A cacophony of voices have come forward asking for leniency for Northern Westchester resident Joseph Percoco, a former top aide to New York Gov. Andrew Cuomo, who is awaiting sentencing following his conviction on corruption charges earlier this year.
Joseph Percoco, a South Salem resident, was found guilty of two counts of conspiracy to commit honest services wire fraud and one count of solicitation of bribes or gratuities.
He was acquitted of two extortion charges in March related to his acceptance of $300,000 in bribes to benefit Competitive Power Ventures, an energy company that sought to build the power plant in the Hudson Valley.
He was cleared of any wrongdoing related to the Syracuse-based COR Development, which had received several sizable state projects.
According to multiple reports, letters of support have flooded Manhattan federal court by several former members of the Cuomo administration on behalf of Percoco, though the governor himself has not come forward in his defense.
Politico reported that more than 150 pages of letters from friends, family, rabbis and lobbyists have been sent to the court imploring the judge for a light sentence.
Percoco had been scheduled to be sentenced on June 6, but that has been postponed until Aug. 10. He remains free on bail. He will face up to 50 years in prison when he is sentenced.
The bribes were arranged by Todd Howe, another former aide, infamous lobbyist, and close friend of Cuomo, according to court papers. Howe was grilled by the defense team for several days of the trial during cross-examination, leading to his arrest after he violated the terms of an agreement of his plea bargain.

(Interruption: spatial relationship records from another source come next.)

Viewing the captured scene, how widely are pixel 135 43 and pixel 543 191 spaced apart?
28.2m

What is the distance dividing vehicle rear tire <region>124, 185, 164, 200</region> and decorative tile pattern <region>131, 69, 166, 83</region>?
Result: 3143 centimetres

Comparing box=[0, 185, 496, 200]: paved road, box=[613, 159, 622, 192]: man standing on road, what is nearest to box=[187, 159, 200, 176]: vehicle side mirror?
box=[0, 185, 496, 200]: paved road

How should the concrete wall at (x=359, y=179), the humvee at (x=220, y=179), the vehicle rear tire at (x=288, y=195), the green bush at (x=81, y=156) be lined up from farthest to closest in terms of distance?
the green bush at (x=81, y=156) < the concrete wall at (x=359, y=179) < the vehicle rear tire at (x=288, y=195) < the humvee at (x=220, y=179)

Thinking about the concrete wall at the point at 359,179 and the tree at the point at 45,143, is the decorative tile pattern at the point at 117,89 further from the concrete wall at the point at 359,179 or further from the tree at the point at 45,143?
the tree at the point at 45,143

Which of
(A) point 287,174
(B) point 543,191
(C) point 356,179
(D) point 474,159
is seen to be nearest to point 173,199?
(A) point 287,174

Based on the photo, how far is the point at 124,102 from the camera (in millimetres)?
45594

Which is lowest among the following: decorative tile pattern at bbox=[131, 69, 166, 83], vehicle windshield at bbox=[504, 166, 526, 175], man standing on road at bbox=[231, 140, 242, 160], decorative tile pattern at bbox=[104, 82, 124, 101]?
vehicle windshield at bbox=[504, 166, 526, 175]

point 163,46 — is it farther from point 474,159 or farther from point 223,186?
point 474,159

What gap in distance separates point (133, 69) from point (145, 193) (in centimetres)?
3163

During cross-examination, Howe admitted to attempting to defraud a Manhattan hotel of $600, violating his plea, leading to the revocation of his bail on late in the trial, which began on Jan. 22. Howe admitted in court that in 2016, while in Manhattan to meet with prosecutors, he attempted to get his bank to remove the charge from his bill.
On the stand during the trial, Howe said that Percoco called the money he received in the “pay-to-play” scheme “ziti,” stating it was a reference to “The Sopranos,” according to a New York Post report. According to the report, before Howe took the stand, prosecutors unsuccessfully lobbied to play a clip from the popular HBO show before he testified.
The defense team repeatedly attacked Howe's credibility during cross-examination, showcasing how the lobbyist embezzled money, lost a near million dollar home for failure to make mortgage payments and has led schemes to defraud friends, co-workers, employees and family members over the past two decades.